ベランダに出てみると、仁王立ちの富士山がシルエット姿で「おまえは、アホか」。
えへっ、怒られちゃいました。
夕陽をバックにシルエット姿が雄々しい富士山

こんな生産性のない1日を過ごすのも久しぶりで、さほど「もったいないことしちゃったよー」という焦燥感(もしくは後ろめたさ)感はありませんです。
もう感覚がマヒしてきたのかな。

そんな訳で、観たDVDの一覧を忘れないうちにメモ、メモ……。

「ツイてない男」
おちゃらけ強盗ものかと思いきや、途中から突然に話が大きく変わり……ヒィー! ナンデスカ、コレハ!
強盗モノからいきなりスプラッター映画に変わってしまうという、この展開はまさに「フロム・ダスク・ティル・ドーン」を彷彿させますよ!
でも、あの広げた大風呂敷をスーパーナチュラルホラーで逃げることなく(スーパーナチュラルホラーって、「とにかく怪異現象があるんだ!」と強引に納得させようとするところがどうも好きでないんです)、きっちり回収しており、またどんでん返しとまではいかなくても、ラストで一ひねり加えてあるのが素晴らしいのですよねえ。

リボルバー
ガイ・リッチー監督作品ということで、どんな明るくて、スタイリッシュな映画なんだろう……と期待して観てみると……あらら。
随分と内省的な作品なんですよ。メチャクチャダーク。
ひねりすぎて何だかよく判らなくなっちゃいました、的な混線状態のブチギリエピソードの数々。
ひょっとしたらこの作品をつくったときから、もう既にマドンナとの生活がうまくいってなかったとか?などと余計な詮索さえしてしまうほどにダークな作品なのでした。

ビッグ・トラブル
ティム・アレンが主役の同名映画がありますが、あれとはまったく別作品です。
これまたツイてない主人公の男が、誘われた恐喝の手伝いをしようとすると次々と襲いかかる予定外の状況に嵌り込んでいってしまい、挙げ句に待ち受けているラストのなんとも言えないやりきれさにしんみり。
作品そのものとしては、途中で挟み込まれるスタイリッシュな演出が中途半端だったのが残念なんです。

ブラックサイト
「ダイアン・レイン、年取ったな」という印象しか残らない凡作。ぜひツッコんでくださいと言わんばかりの穴だらけの脚本にトホホ。まあ数々の殺人のアイデアには「よく考えるな」と思わされますが、「SAW」という前人未踏の大傑作の前では霞んでしまいます。

WEEKEND BLUES
2作目の「運命じゃない人」でやられたあの「カッチリ感」を期待すると、ちょっと物足りないかもしれませんが、それでも自主制作で、この計算しつくした展開はすごいのひと言に尽きると思うのですね。
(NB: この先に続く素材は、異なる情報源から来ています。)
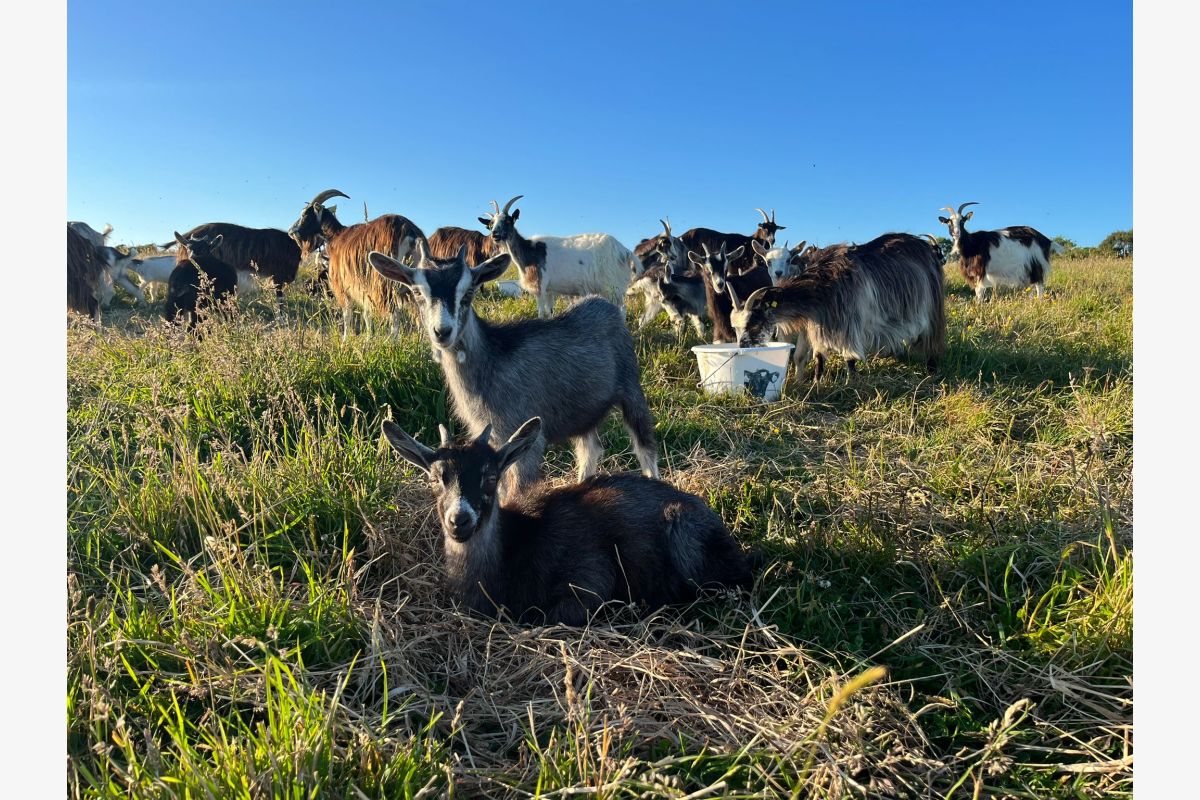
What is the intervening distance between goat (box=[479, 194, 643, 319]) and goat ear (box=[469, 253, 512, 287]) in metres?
7.87

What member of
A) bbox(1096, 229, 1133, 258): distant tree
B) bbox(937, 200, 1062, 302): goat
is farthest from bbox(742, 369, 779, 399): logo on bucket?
bbox(1096, 229, 1133, 258): distant tree

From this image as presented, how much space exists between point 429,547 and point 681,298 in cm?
786

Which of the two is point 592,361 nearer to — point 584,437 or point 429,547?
point 584,437

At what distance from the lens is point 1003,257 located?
1495 centimetres

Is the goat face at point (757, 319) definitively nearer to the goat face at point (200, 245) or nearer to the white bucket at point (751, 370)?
the white bucket at point (751, 370)

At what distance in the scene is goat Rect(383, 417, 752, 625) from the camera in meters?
2.78

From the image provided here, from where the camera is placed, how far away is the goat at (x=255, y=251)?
1280 centimetres

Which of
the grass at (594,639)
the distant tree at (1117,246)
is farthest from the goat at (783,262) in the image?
the distant tree at (1117,246)

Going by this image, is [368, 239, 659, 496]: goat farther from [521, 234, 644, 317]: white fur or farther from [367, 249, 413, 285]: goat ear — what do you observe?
[521, 234, 644, 317]: white fur

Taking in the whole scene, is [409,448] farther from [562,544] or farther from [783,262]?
[783,262]

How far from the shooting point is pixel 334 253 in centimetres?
924

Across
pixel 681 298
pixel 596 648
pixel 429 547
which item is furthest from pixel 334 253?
pixel 596 648

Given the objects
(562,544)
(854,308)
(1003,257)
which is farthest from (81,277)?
(1003,257)

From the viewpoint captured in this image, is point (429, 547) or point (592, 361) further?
point (592, 361)
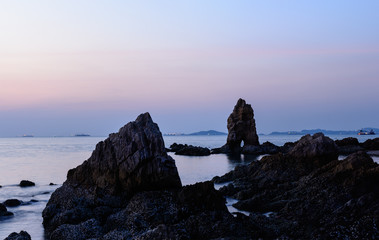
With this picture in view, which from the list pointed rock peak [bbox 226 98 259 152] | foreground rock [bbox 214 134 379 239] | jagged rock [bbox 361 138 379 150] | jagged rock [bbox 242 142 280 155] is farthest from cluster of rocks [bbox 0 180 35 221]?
jagged rock [bbox 361 138 379 150]

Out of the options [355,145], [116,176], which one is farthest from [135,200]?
[355,145]

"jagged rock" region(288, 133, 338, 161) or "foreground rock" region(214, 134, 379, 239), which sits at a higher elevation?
"jagged rock" region(288, 133, 338, 161)

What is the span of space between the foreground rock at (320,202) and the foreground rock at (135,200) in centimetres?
262

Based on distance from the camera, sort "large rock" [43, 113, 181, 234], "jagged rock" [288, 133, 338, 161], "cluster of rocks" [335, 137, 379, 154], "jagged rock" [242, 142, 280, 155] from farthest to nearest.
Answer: "jagged rock" [242, 142, 280, 155] < "cluster of rocks" [335, 137, 379, 154] < "jagged rock" [288, 133, 338, 161] < "large rock" [43, 113, 181, 234]

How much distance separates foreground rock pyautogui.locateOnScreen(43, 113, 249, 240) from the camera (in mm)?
18312

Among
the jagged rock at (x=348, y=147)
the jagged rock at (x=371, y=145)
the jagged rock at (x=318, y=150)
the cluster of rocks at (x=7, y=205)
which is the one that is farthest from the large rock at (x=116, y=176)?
the jagged rock at (x=371, y=145)

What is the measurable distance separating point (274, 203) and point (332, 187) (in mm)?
3992

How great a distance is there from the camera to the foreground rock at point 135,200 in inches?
721

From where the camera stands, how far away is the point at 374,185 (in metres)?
20.6

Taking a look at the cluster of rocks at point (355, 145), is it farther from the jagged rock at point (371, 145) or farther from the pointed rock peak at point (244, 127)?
Answer: the pointed rock peak at point (244, 127)

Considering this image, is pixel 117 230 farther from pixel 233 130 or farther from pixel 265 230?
pixel 233 130

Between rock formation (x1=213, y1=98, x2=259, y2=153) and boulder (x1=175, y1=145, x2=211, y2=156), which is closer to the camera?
boulder (x1=175, y1=145, x2=211, y2=156)

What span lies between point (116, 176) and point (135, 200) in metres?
3.30

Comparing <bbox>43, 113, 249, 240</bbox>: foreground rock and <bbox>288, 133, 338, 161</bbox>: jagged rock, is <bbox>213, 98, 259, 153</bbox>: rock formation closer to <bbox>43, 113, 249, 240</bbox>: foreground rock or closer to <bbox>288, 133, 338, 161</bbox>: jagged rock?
<bbox>288, 133, 338, 161</bbox>: jagged rock
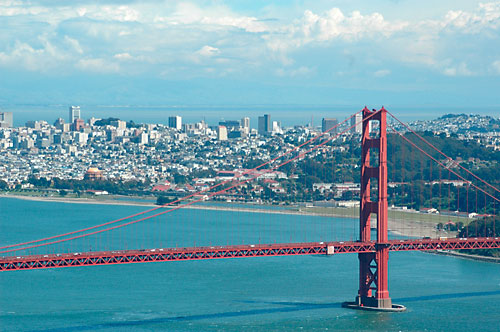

出演者も怪優ぞろいで隠れた名作かもしれません。

ミスト
やっぱりスーパーナチュラルホラーは「なんか判らんけど、こんなことがあるんだ」という強引さが苦手なんです。でもこの作品は、あくまで「ホラー」はガジェットに過ぎず、群れた人々の恐ろしさを描き出しているのだと思うのですね。ただ、そういう意図の作品は、キングだと「スタンド」などの名作があるだけに、今更「霧」を映画化する必要があったのかどうか……。
ただし原作から大きく離れることなく独自で用意されたあのラスト、あれだけは驚かされます。よくハリウッド映画であんな映画がつくれたものだと……。
(特にスティーブン・キングは「クージョ」などの例があるだけに)

ビジターQ
もうなんとも言えません、この怪作。
きっと三池崇史ファンだけが泣いて喜ぶ数々の三池崇史“節”が炸裂しているトンデモ映画の極致。噴水のように母乳を吹き出す内田春菊の姿は、もう悪夢そのものです。コワイヨー。
ただラストシーンにおける美しさで、それまでの不条理さや悪夢的イメージがすべて払拭されたような、そんな気にさせられるのです。

ザ・ハングマン
懐かしさのあまり借りてみたけど、今観てみると……うーん……。

あれ? 8枚も観たことになっていますよ。
4枚観たつもりが、寝ぼけて8枚観てしまっていたのでしょうか……?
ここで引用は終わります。